Healthcare & Lowering Prescription Drug Prices
Everyday that our government fails to take the bold action required to end this deadly global pandemic, the cycle continues, more people get sick, more people will face the long-term effects of getting sick with COVID, and we increase the chance that new dangerous variants emerge. All the while, pharmaceutical companies, private insurers, and other for-profit healthcare industries, who received government subsidies, continue to price gouge and deny care to patients in need. President Biden has the power to stop the price gouging on prescription drugs, protect and improve healthcare coverage for many Americans, and immediately waive pharma monopoly rights on COVID vaccines and therapeutics which were developed with tax-payer funds, and share that technology and recipes with the rest of the world to once and for all end this pandemic.
Other Racial Justice Reforms (like Immigration and more)
In the aftermath of the historically cruel and anti-immigrant Trump Administration, we have needed bold action on immigrant rightsUnfortunately, efforts to include citizenship in Build Back Better have been repeatedly blocked by the Senate parliamentarian, and the Biden Administration has done far too little to address rights abuses within the immigration enforcement system. As we continue pushing for legislative change, we must also pressure President Biden and leadership at the Department of Homeland Security to use their existing authority to start delivering the change–to protect people from deportation and to address systemic abuses–he promised.
Additionally, there are key steps the Biden administration can take to address acute causes of racial injustice in the criminal justice system, including clemency reform, preventing the transfer for military equipment to domestic police forces and more.
Why aren’t we pushing for executive actions on voting rights or democracy?
First, Biden has already done a big one on voting rights!
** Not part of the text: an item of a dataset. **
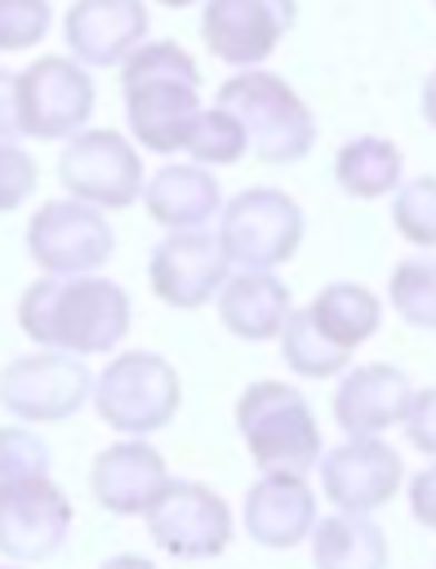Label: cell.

Second, there are other executive actions that we’d support, but we think they’re pretty marginal compared to the larger slate our progressive allies are working on.
Lastly, the truth is that it’s hard to do EAs on democracy because….of the constitution. Generally, we don’t want the executive office to make major transformative changes to how our democracy functions on a structural level without input from Congress, which is why unilateral action on this issue isn’t really possible. Consider what Trump could have done as president if it was.